**** KUTIPAN TEKS

Lihat ke Halaman Asli

Ledakan Bom Gereja di Solo; Sebuah Peringatan?

Diperbarui: 26 Juni 2015   01:38

Kompasiana adalah platform blog. Konten ini menjadi tanggung jawab bloger dan tidak mewakili pandangan redaksi Kompas.

Bagikan ide kreativitasmu dalam bentuk konten di Kompasiana | Sumber gambar: Freepik

Sekitar satu jam lalu, beredar SMS tentang peristiwa adanya ledakan bom di salah satu Gereja daerah Kepunton Solo. Sementara ini dipastikan satu orang tewas dalam ledakan tersebut, dan ada setidaknya sepuluh orang mengalami luka berat, termasuk ayah teman saya yang akan melakukan  kebaktian di gereja tersebut. Ini adalah peristiwa yang diluar kebiasaan. Walaupun selama ini Solo merupakan basis terbesar -bagi mereka yang dianggap- "teroris".

Sejak kerusuhan Mei 1998, Solo merupakan daerah yang kondisinya "aman terkendali" berbarengan dengan Yogyakarta yang minim konflik. Namun yang selama ini menjadi ganjalan dan selalu menjadi sorotan adalah di Solo yang tepatnya di Ngruki, adalah tempat pesantren dari Abu Bakar Baasyir berada. Setiap ada peristiwa teror, sejak kejadian bom Bali I maupun bom Bali 2, semua perhatian tertuju kearah pesantren itu. Stigma inilah yang kemudian terbangun dan berdampak negatif bagi sebagian golongan tertentu. Banyak perdebatan dan ikhtilaf mengenai itu, dari istilah jihad, keyakinan beragama, sampai anti Zionisme beserta sekutunya.

Seperti yang telah kita ketahui, pada tanggal 16 Juni 2011 yang lalu  Abu Bakar Baasyir telah divonis 15 tahun penjara setelah menjalani penangkapan yang kontroversial sekaligus persidangan selama berbulan bulan. Landasan pola fikir mengenai syariat Islam kemudian dibawa ke ranah hukum sebagai pembelaan beliau, menurut saya adalah lebih ke arah fanatik yang berlebihan yang nampak daripada kepiawaian dalam menghadapi tuntutan hukum pidana.

********
**** CUPLIKAN DATA

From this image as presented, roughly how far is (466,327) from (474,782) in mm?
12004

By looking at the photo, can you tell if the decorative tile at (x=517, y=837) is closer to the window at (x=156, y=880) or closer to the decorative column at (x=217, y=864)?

********

TUGAS 1.
Ringkaslah paragraf yang diawali dengan "Sejak kerusuhan Mei 1998" dalam tulisan tentang ledakan bom gereja di Solo menjadi daftar poin singkat yang tetap memuat fakta-fakta utamanya.
TUGAS 2.
Cetak bagian dari tulisan tentang ledakan bom gereja di Solo tanpa mengubah satu kata pun, dimulai dari "Ledakan Bom Gereja" dan berlanjut sampai "pandangan redaksi Kompas.".
TUGAS 3.
Teruskan tulisan tentang ledakan bom gereja di Solo, mulai dari kalimat terakhir yang ditampilkan.

HASIL AKHIR 1.
- Sejak kerusuhan Mei 1998, Solo tergolong daerah "aman terkendali", sama seperti Yogyakarta yang minim konflik.
- Sorotan utama tertuju pada Ngruki di Solo, tempat pesantren Abu Bakar Baasyir berada.
- Pada setiap peristiwa teror, termasuk bom Bali I dan bom Bali 2, semua perhatian diarahkan ke pesantren itu.
- Stigma yang terbangun dari hal ini berdampak negatif bagi sebagian golongan tertentu.
- Muncul banyak perdebatan dan ikhtilaf tentang istilah jihad, keyakinan beragama, hingga anti-Zionisme beserta sekutunya.

HASIL AKHIR 2.
Ledakan Bom Gereja di Solo; Sebuah Peringatan?

Diperbarui: 26 Juni 2015   01:38

Kompasiana adalah platform blog. Konten ini menjadi tanggung jawab bloger dan tidak mewakili pandangan redaksi Kompas.

HASIL AKHIR 3.
Kenapa dua peristiwa ini kemudian yang pertama muncul untuk dikaitkan? Karena apapun bentuk serangan yang diduga bom bunuh diri maka arah pandangan langsung menuju pada satu kata, terorisme. Dan seperti sebuah jalur lurus, keidentikan terorisme di Indonesia langsung mengarah pada Jama'ah Islamiyah. Bukan hanya di Indonesia, dibelahan dunia manapun itu yang dijadikan kesepakatan dalam hati, paling tidak kesepakatan awal sebuah analisis. :) Memang, banyak upaya untuk membalikkan hal itu, definisi kata jihad yang menjadi ujung permasalahan diperjelas kembali. Namun justru itulah yang kemudian malah menambah pembenaran adanya anggapan tersebut.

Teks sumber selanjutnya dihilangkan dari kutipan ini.